____ Records provided

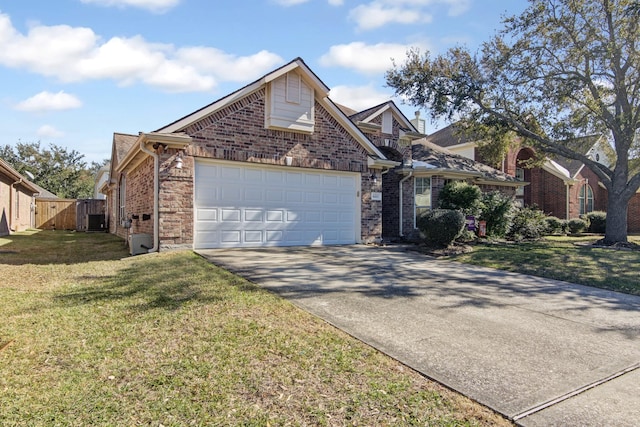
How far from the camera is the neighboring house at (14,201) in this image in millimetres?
18141

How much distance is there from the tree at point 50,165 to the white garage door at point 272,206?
146 feet

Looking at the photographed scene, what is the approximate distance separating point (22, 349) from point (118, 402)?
5.46ft

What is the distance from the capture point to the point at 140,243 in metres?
10.6

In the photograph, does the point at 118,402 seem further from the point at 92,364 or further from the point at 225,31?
the point at 225,31

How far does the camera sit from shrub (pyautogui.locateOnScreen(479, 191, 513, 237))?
16.1m

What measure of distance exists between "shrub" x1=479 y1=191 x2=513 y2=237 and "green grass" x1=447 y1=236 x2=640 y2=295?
12.3ft

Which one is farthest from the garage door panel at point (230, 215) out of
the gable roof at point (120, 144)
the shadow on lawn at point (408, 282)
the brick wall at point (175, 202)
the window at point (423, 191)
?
the gable roof at point (120, 144)

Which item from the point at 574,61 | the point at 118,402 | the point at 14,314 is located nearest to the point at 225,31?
the point at 14,314

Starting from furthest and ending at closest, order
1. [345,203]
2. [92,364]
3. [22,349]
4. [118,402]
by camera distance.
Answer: [345,203]
[22,349]
[92,364]
[118,402]

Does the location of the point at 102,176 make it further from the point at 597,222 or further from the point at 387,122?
the point at 597,222

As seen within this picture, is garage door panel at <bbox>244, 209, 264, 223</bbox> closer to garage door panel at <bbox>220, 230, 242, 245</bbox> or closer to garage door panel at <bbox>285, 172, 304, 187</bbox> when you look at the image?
garage door panel at <bbox>220, 230, 242, 245</bbox>

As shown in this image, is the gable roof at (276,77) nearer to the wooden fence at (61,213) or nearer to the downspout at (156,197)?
the downspout at (156,197)

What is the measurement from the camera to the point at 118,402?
2771 mm

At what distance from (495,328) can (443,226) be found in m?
7.34
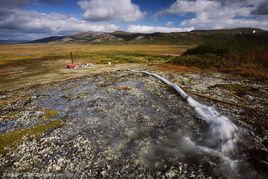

________

What is expected:
Convert everything from the line containing "Starting from furthest" down to the last of the lines above into a Markdown table with the columns Row and Text, numbering each line and skipping blank ones. Leave the pictures out of the table.

Response:
| Row | Text |
|---|---|
| 1 | Starting from furthest and ending at closest, order |
| 2 | 1. [345,203] |
| 3 | 2. [92,364] |
| 4 | 3. [22,349] |
| 5 | 4. [118,402] |
| 6 | by camera distance. |
| 7 | Answer: [345,203] |
| 8 | [22,349] |
| 9 | [92,364] |
| 10 | [118,402] |
| 11 | Does the location of the point at 102,176 make it further from the point at 597,222 or further from the point at 387,122? |
| 12 | the point at 597,222 |
| 13 | As seen within this picture, is garage door panel at <bbox>244, 209, 264, 223</bbox> closer to garage door panel at <bbox>220, 230, 242, 245</bbox> or closer to garage door panel at <bbox>285, 172, 304, 187</bbox> when you look at the image? |
| 14 | garage door panel at <bbox>220, 230, 242, 245</bbox> |
| 15 | As shown in this image, is the gable roof at (276,77) nearer to the wooden fence at (61,213) or nearer to the downspout at (156,197)? |
| 16 | the downspout at (156,197) |
| 17 | What is the measurement from the camera to the point at 118,402? |
| 18 | 2771 mm |
| 19 | At what distance from (495,328) can (443,226) be found in m? |
| 20 | 7.34 |